I came across literature review or research proposal assignments in several of my classes and decided that if I had to propose to review research for a class, then I could certainly do research myself. My current project was born out of a literature review assignment in GWST 300.

How did you decide on your research project?
Several professors helped me narrow my topic and gave me suggestions for how to make the research specific enough to be doable. I chose my topic because I'd read a lot of chick-lit novels and felt uncomfortable with how poorly these books are portrayed in the media and academia. Whenever you have a concern like that, something doesn't feel right or doesn't make sense to you, it might be a place to do research.

Who did you seek out as a faculty mentor? How did you know that would be the right person? Was he/she easy to approach?
I first approached professors I was familiar with in the Gender and Women’s Studies (GWST) and English departments. They in turn directed me to my independent project mentor (Dr. Kathy Bryan in American Studies) and my URA mentor (Dr. Jessica Berman, chair of English). I asked Dr.
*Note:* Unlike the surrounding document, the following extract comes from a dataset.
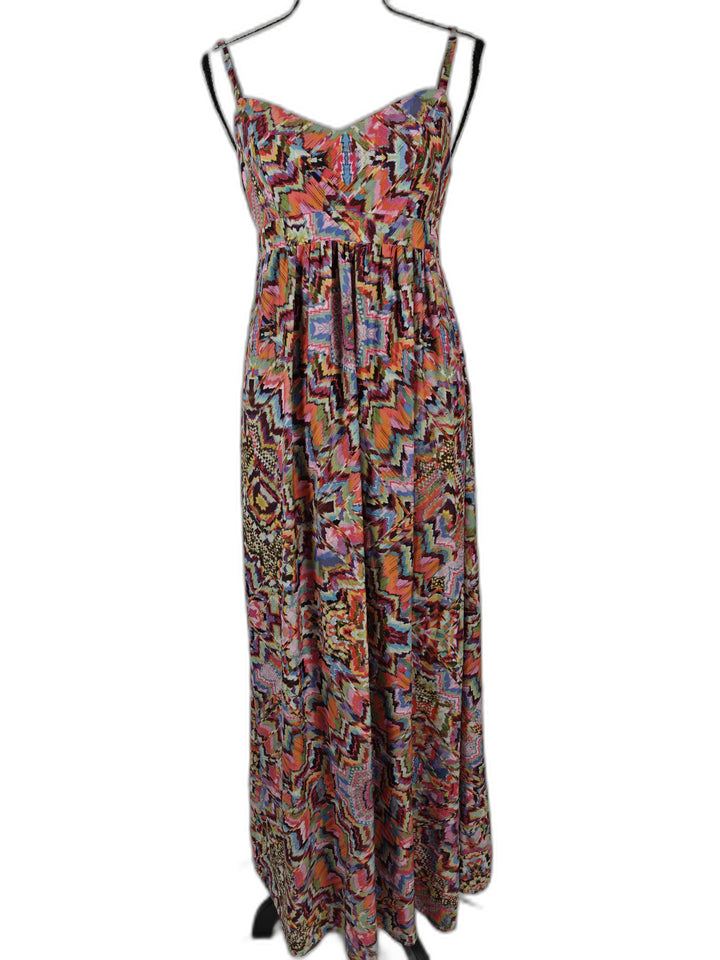 Women’s Felicity &amp; Coco Maxi Dress Multicolor Abstract Print Size S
Berman to be my mentor because she has extensive experience both in GWST and Literature. She was very easy to approach and very supportive. I am fortunate to also have taken a class with her which I greatly enjoyed and which helped me feel comfortable working with her (but taking a class with your mentor is by no means necessary!).

Was the Undergraduate Research Award (URA) application hard to complete? Did your mentor help you?
It was not hard to complete but did take several drafts. Another professor I consider a mentor helped me with the application process: Dr. Osherow in the English department. She had great feedback and was very supportive. I asked her for help because I have known her since freshman year and she has helped me with other projects in the past.
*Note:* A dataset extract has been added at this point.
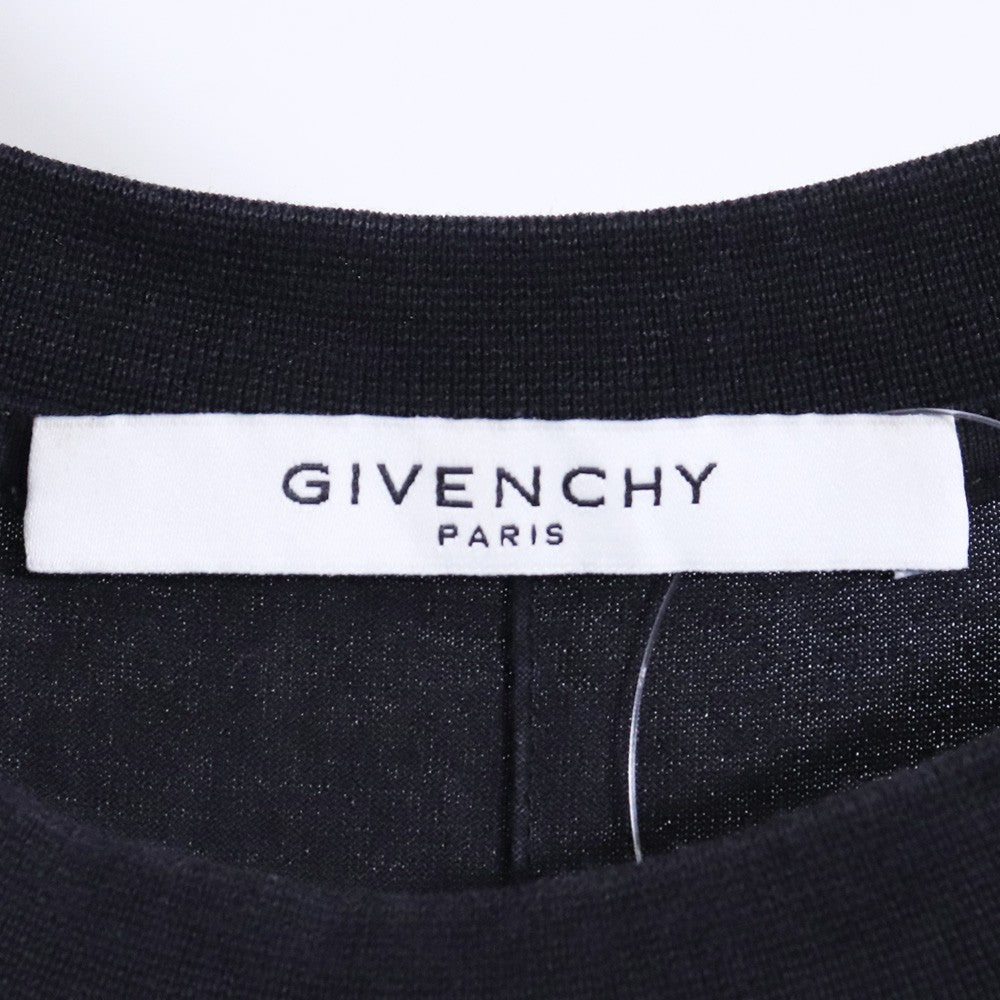 GIVENCHY Gold Logo Print T-Shirt Black Size XXS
What courses or other experiences prepared you for this research project? What has been the hardest part of your research?
All my courses that required research helped - the Humanities seminar I took freshman year, GWST and English classes. It has been challenging to keep up with the research sometimes, as there is no syllabus or immediate "due dates" for the work. It has been a good lesson in accountability and pacing myself. It's very easy to put off the work! I'm working on self-discipline.

Does your research connect back to the courses you are taking?
Yes. It connects generally to English and GWST topics, as well as to my plans for the future. I am applying for a Fulbright Scholarship to study the intersections of gender and writing in Peru and I want to study gender and writing in grad school. This URA project has been an invaluable experience and opportunity.

What else are you involved in on campus?
The Humanities Scholars Program, Women Involved in Learning and Leadership (WILL), Gender and Women's Studies Coordinating Committee

What are your plans for after UMBC? Do you plan to do anything that builds on your research?
I hope to win a Fulbright to do research abroad. If that does not work out I want to find another way to spend time abroad, improving my Spanish and experiencing another culture. Ultimately I want to pursue graduate school and my Ph.D., and teach Literature and Women's Studies at the college level.

What advice do you have for other undergraduate about the research opportunities at UMBC?
You CAN do research in your field and it can and should be something you are passionate about. Research doesn't have to be boring! Researching chick-lit has been hard work and fun because I am interested in the results. I used some of my URA grant to travel to a conference where I met other scholars researching chick-lit. It was a great experience! There is so much out there. Give the URA a shot if you have an idea of something you want to learn. Professors will be there to help you. It's a unique opportunity at UMBC, very valuable experience, and it sure looks good on your resume!